• Short exercise 1
In the entries, from the first one down through the line containing "3.57 meters", switch "distance measurement" to "measured distance" and reproduce those lines with nothing else altered.

• Excerpt provided
PHILOSOPHY OF EDUCATION 1992

( This essay is a response to Kerdeman. )

AKRASIA AND EDUCATION:
A RESPONSE TO DEBORAH KERDEMAN

Shirley Pendlebury
University of the Witwatersrand, Johannesburg


Can the teaching of ethics help to cleanse the business world of shady dealings? No, says Deborah Kerdeman, not if we take Aristotle seriously. For without the right kind of habituation, knowledge is insufficient for right action. A person may know what is right, yet still do what is wrong.

With clarity, economy, and due attention to some of the difficulties of interpretation, Deborah Kerdeman presents Aristotle’s account of akrasia and shows how it might inform our understanding of the tasks and constraints of moral education. I have no quarrel with the substance of her arguments or with her view that Burnyeat’s developmental account of akrasia is more illuminating, and truer to the spirit of Aristotle, than Irwin’s analysis, which takes akratic action to be a triumph of feeling and appetite over reason and, by implication, denies the importance of feeling in the realization of virtuous conduct. However, to defend these views would take me too far into scholarly debate than is either appropriate or possible within the scope of a brief response. Instead I shall list some questionable assumptions about akrasia and the task of moral education in our times.

Kerdeman herself begins the list in the final section of her paper, where she mentions two features of Aristotle’s account which give her pause: First, the assumption that the affects of environment are cumulative and irreversible; and, second, the assumption that some ends are undeniably good. My list includes the second of these, some matters related to it, and some apparent features of Kerdeman’s position which give me pause. I begin with the latter.

First, it is a mistake to assume that akrasia is only or primarily a moral problem. A man acting against his own best judgment does not always act immorally. If his best judgment is not in the interests of the good, then his akratic action may in a sense be more moral than an action consistent with his best judgment. Amelie Rorty gives the example of the Mafioso who, against his own better judgment, just cannot bring himself to shoot the Godfather’s competitor.1 She reminds us that in the wake of Freud, Dostoevsky, and Nietzsche we can no longer take for granted the view that agents are essentially motivated by a conception of what is good.

Second, it is a mistake to assume that the only or primary task of moral education is to address the problem of akrasia. I do not think that Kerdeman makes this mistake. What she claims, following Aristotle, is that the phenomenon of akrasia presents a special challenge to moral education. Certainly it presents a challenge, but in what sense is it supposed to be special? Newsweek’s conclusion supplies a clue: “Knowing what’s right is easy. It’s doing what’s right that’s hard.” Presumably the special challenge for educators is to get people to do what’s right and not simply to know what’s right. But, as Kerdeman herself points out in her concluding paragraph, knowing what’s right isn’t easy, especially in a pluralistic society. She thus suggests that a central task for moral education today is to “engage everyone involved in defining just what ‘the good’ means.”

• Dataset excerpts
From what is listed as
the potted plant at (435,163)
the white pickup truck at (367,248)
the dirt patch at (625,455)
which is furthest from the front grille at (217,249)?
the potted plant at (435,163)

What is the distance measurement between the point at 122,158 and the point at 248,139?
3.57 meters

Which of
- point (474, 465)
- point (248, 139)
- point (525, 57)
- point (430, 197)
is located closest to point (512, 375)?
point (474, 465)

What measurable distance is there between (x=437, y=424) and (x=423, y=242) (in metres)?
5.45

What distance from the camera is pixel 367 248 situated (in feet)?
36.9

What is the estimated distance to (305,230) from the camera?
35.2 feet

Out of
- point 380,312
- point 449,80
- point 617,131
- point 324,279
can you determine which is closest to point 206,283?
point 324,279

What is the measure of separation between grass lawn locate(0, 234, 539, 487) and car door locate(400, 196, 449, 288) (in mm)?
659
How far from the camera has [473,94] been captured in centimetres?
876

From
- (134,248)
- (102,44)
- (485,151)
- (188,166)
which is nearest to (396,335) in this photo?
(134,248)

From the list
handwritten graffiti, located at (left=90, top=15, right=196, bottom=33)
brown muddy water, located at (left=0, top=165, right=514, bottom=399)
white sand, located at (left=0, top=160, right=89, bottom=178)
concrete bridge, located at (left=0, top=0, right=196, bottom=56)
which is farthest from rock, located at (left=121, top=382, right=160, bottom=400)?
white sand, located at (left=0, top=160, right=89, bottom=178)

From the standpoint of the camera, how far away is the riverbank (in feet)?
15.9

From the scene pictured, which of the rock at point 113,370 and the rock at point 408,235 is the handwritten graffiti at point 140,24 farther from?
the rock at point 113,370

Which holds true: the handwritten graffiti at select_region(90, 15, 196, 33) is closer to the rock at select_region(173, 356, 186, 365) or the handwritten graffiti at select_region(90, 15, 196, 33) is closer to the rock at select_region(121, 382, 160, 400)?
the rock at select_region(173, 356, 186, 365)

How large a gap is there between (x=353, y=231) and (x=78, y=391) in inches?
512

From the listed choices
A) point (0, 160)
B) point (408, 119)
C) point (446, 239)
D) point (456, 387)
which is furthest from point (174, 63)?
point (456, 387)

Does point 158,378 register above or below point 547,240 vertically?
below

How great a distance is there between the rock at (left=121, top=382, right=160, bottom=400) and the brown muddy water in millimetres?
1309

• Short exercise 2
Resume the response on akrasia and moral education from the point where it stops.

• Output 1
From what is listed as
the potted plant at (435,163)
the white pickup truck at (367,248)
the dirt patch at (625,455)
which is furthest from the front grille at (217,249)?
the potted plant at (435,163)

What is the measured distance between the point at 122,158 and the point at 248,139?
3.57 meters

• Output 2
Third, it is a mistake to assume, as Kerdeman appears to, that pluralism is the main reason why it is not easy to know what is right. To make my point I return to Aristotle’s analysis. Aristotle says that akrasia is a form of practical judgment gone wrong. Practical judgment can go wrong in several ways, not all akratic and any of which could lead us to act wrongly. For instance, we may do the wrong thing because we are insufficiently attuned to the fine details of a situation or because we do not always properly know what we are doing. While habituation of the right kind may be crucial in developing those virtues of character which are the mainstay of right action, right action also requires a proper judgment of the situation and of the conflicting concerns that have bearing on it. Or to put it differently, right action calls for both the virtues of character and the virtues of intellect. The chief virtue of intellect, on Aristotle’s view, is practical wisdom.

One of the marks of practical wisdom is aisthesis or what David Wiggins calls ‘situational appreciation’, that is, an attunement to the particulars of the situations which call us to action.2 This is not simply a matter of careful and objective attention to detail for the relevant features of a situation ‘may not always jump to the eye’. Situational appreciation is crucially a matter of interpretation and one which often depends upon imagination, appropriate emotion and moral insight. Without these we may not see what, in this situation, is the right thing to do. In short, knowing what is right in general does not always help us to see what is right in a particular situation — and this is so regardless of whether or not we are members of a pluralistic society. If situational appreciation is crucial for seeing what’s right in particular situations, then there is an additional task for moral education and that is the development of imagination and insight.

This brings me to the fourth and final item on my list. In her closing sentences Kerdeman suggests that moral education in a pluralistic world “is a far more complex enterprise than Aristotle might have imagined”. I would add that akrasia is a far more complex phenomenon than might be assumed by someone who took Aristotle’s account as the last word on the matter.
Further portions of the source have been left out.